Requirement
Write out the records again exactly. Nothing should be dropped.

─── Records for the exercise ───

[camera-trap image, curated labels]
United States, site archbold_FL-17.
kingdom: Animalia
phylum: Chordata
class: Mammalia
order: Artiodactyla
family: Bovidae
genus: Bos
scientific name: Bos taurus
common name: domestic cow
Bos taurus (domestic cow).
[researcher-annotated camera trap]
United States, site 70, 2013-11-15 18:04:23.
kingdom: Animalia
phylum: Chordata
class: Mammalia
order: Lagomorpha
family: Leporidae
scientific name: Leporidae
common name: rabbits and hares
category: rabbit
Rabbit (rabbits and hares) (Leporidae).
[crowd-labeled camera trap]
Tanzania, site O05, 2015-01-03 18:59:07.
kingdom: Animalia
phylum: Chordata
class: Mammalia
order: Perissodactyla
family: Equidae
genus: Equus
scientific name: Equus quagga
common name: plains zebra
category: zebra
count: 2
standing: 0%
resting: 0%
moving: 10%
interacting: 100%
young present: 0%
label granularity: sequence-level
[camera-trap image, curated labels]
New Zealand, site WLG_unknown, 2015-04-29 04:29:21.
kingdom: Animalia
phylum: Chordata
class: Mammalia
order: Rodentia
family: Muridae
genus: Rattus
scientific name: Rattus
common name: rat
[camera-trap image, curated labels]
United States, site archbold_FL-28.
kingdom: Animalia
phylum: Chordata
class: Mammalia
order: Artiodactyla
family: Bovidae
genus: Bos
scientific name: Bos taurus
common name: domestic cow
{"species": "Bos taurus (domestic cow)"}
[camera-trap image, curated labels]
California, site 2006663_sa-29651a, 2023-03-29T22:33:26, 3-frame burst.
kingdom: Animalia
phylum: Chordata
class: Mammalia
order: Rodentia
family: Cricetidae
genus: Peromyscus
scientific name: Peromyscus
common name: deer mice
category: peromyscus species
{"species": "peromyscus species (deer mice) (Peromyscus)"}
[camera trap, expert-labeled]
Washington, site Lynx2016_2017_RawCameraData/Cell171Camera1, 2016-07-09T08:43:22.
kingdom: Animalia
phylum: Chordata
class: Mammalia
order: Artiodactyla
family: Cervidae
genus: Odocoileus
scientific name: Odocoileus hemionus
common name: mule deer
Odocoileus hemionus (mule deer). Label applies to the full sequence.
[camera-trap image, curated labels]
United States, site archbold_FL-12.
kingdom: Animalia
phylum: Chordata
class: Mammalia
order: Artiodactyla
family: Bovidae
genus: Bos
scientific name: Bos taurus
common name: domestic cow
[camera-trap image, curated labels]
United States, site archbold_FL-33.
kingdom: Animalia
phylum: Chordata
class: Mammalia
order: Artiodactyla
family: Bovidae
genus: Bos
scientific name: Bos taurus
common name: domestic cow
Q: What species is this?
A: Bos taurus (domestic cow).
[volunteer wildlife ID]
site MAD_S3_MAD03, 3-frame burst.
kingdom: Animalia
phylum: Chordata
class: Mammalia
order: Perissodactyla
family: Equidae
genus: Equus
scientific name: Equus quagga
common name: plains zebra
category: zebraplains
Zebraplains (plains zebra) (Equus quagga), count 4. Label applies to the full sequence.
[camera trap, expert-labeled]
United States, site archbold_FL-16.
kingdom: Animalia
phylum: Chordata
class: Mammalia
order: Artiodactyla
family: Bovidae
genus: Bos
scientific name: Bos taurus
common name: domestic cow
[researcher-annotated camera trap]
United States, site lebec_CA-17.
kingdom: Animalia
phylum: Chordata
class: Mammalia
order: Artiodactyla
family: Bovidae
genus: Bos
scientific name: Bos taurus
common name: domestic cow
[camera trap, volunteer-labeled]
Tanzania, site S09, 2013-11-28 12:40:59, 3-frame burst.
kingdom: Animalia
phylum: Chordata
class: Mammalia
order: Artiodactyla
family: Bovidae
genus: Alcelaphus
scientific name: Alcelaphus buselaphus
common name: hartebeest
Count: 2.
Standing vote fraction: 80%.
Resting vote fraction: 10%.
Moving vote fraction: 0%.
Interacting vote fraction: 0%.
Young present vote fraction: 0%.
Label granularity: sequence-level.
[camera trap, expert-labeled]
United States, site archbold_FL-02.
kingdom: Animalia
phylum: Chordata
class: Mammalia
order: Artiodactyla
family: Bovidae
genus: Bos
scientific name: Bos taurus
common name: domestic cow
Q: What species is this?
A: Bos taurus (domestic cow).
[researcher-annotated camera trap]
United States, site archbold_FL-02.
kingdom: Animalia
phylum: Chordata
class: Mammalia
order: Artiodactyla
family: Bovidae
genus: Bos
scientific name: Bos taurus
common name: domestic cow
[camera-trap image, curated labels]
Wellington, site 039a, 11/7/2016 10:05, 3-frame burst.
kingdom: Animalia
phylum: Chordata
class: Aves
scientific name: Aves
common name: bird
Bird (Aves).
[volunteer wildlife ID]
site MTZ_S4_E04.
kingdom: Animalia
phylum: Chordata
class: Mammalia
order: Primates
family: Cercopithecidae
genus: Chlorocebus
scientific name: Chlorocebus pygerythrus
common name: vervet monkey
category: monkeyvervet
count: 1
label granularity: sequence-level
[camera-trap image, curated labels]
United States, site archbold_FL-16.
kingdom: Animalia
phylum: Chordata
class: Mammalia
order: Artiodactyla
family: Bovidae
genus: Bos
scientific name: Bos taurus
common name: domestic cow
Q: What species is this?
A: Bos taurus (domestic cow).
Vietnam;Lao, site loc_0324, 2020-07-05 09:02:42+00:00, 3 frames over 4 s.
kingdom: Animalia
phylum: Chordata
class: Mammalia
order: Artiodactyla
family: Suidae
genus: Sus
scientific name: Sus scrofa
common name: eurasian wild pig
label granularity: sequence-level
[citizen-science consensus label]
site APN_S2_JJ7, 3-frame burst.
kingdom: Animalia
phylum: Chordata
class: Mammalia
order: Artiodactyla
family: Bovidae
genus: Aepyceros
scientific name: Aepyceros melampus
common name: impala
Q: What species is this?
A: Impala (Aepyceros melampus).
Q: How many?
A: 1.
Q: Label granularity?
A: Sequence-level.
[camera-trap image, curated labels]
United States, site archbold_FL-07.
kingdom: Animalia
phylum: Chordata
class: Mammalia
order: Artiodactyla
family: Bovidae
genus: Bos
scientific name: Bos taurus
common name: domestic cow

───

Reply to the exercise
[camera-trap image, curated labels]
United States, site archbold_FL-17.
kingdom: Animalia
phylum: Chordata
class: Mammalia
order: Artiodactyla
family: Bovidae
genus: Bos
scientific name: Bos taurus
common name: domestic cow
Bos taurus (domestic cow).
[researcher-annotated camera trap]
United States, site 70, 2013-11-15 18:04:23.
kingdom: Animalia
phylum: Chordata
class: Mammalia
order: Lagomorpha
family: Leporidae
scientific name: Leporidae
common name: rabbits and hares
category: rabbit
Rabbit (rabbits and hares) (Leporidae).
[crowd-labeled camera trap]
Tanzania, site O05, 2015-01-03 18:59:07.
kingdom: Animalia
phylum: Chordata
class: Mammalia
order: Perissodactyla
family: Equidae
genus: Equus
scientific name: Equus quagga
common name: plains zebra
category: zebra
count: 2
standing: 0%
resting: 0%
moving: 10%
interacting: 100%
young present: 0%
label granularity: sequence-level
[camera-trap image, curated labels]
New Zealand, site WLG_unknown, 2015-04-29 04:29:21.
kingdom: Animalia
phylum: Chordata
class: Mammalia
order: Rodentia
family: Muridae
genus: Rattus
scientific name: Rattus
common name: rat
[camera-trap image, curated labels]
United States, site archbold_FL-28.
kingdom: Animalia
phylum: Chordata
class: Mammalia
order: Artiodactyla
family: Bovidae
genus: Bos
scientific name: Bos taurus
common name: domestic cow
{"species": "Bos taurus (domestic cow)"}
[camera-trap image, curated labels]
California, site 2006663_sa-29651a, 2023-03-29T22:33:26, 3-frame burst.
kingdom: Animalia
phylum: Chordata
class: Mammalia
order: Rodentia
family: Cricetidae
genus: Peromyscus
scientific name: Peromyscus
common name: deer mice
category: peromyscus species
{"species": "peromyscus species (deer mice) (Peromyscus)"}
[camera trap, expert-labeled]
Washington, site Lynx2016_2017_RawCameraData/Cell171Camera1, 2016-07-09T08:43:22.
kingdom: Animalia
phylum: Chordata
class: Mammalia
order: Artiodactyla
family: Cervidae
genus: Odocoileus
scientific name: Odocoileus hemionus
common name: mule deer
Odocoileus hemionus (mule deer). Label applies to the full sequence.
[camera-trap image, curated labels]
United States, site archbold_FL-12.
kingdom: Animalia
phylum: Chordata
class: Mammalia
order: Artiodactyla
family: Bovidae
genus: Bos
scientific name: Bos taurus
common name: domestic cow
[camera-trap image, curated labels]
United States, site archbold_FL-33.
kingdom: Animalia
phylum: Chordata
class: Mammalia
order: Artiodactyla
family: Bovidae
genus: Bos
scientific name: Bos taurus
common name: domestic cow
Q: What species is this?
A: Bos taurus (domestic cow).
[volunteer wildlife ID]
site MAD_S3_MAD03, 3-frame burst.
kingdom: Animalia
phylum: Chordata
class: Mammalia
order: Perissodactyla
family: Equidae
genus: Equus
scientific name: Equus quagga
common name: plains zebra
category: zebraplains
Zebraplains (plains zebra) (Equus quagga), count 4. Label applies to the full sequence.
[camera trap, expert-labeled]
United States, site archbold_FL-16.
kingdom: Animalia
phylum: Chordata
class: Mammalia
order: Artiodactyla
family: Bovidae
genus: Bos
scientific name: Bos taurus
common name: domestic cow
[researcher-annotated camera trap]
United States, site lebec_CA-17.
kingdom: Animalia
phylum: Chordata
class: Mammalia
order: Artiodactyla
family: Bovidae
genus: Bos
scientific name: Bos taurus
common name: domestic cow
[camera trap, volunteer-labeled]
Tanzania, site S09, 2013-11-28 12:40:59, 3-frame burst.
kingdom: Animalia
phylum: Chordata
class: Mammalia
order: Artiodactyla
family: Bovidae
genus: Alcelaphus
scientific name: Alcelaphus buselaphus
common name: hartebeest
Count: 2.
Standing vote fraction: 80%.
Resting vote fraction: 10%.
Moving vote fraction: 0%.
Interacting vote fraction: 0%.
Young present vote fraction: 0%.
Label granularity: sequence-level.
[camera trap, expert-labeled]
United States, site archbold_FL-02.
kingdom: Animalia
phylum: Chordata
class: Mammalia
order: Artiodactyla
family: Bovidae
genus: Bos
scientific name: Bos taurus
common name: domestic cow
Q: What species is this?
A: Bos taurus (domestic cow).
[researcher-annotated camera trap]
United States, site archbold_FL-02.
kingdom: Animalia
phylum: Chordata
class: Mammalia
order: Artiodactyla
family: Bovidae
genus: Bos
scientific name: Bos taurus
common name: domestic cow
[camera-trap image, curated labels]
Wellington, site 039a, 11/7/2016 10:05, 3-frame burst.
kingdom: Animalia
phylum: Chordata
class: Aves
scientific name: Aves
common name: bird
Bird (Aves).
[volunteer wildlife ID]
site MTZ_S4_E04.
kingdom: Animalia
phylum: Chordata
class: Mammalia
order: Primates
family: Cercopithecidae
genus: Chlorocebus
scientific name: Chlorocebus pygerythrus
common name: vervet monkey
category: monkeyvervet
count: 1
label granularity: sequence-level
[camera-trap image, curated labels]
United States, site archbold_FL-16.
kingdom: Animalia
phylum: Chordata
class: Mammalia
order: Artiodactyla
family: Bovidae
genus: Bos
scientific name: Bos taurus
common name: domestic cow
Q: What species is this?
A: Bos taurus (domestic cow).
Vietnam;Lao, site loc_0324, 2020-07-05 09:02:42+00:00, 3 frames over 4 s.
kingdom: Animalia
phylum: Chordata
class: Mammalia
order: Artiodactyla
family: Suidae
genus: Sus
scientific name: Sus scrofa
common name: eurasian wild pig
label granularity: sequence-level
[citizen-science consensus label]
site APN_S2_JJ7, 3-frame burst.
kingdom: Animalia
phylum: Chordata
class: Mammalia
order: Artiodactyla
family: Bovidae
genus: Aepyceros
scientific name: Aepyceros melampus
common name: impala
Q: What species is this?
A: Impala (Aepyceros melampus).
Q: How many?
A: 1.
Q: Label granularity?
A: Sequence-level.
[camera-trap image, curated labels]
United States, site archbold_FL-07.
kingdom: Animalia
phylum: Chordata
class: Mammalia
order: Artiodactyla
family: Bovidae
genus: Bos
scientific name: Bos taurus
common name: domestic cow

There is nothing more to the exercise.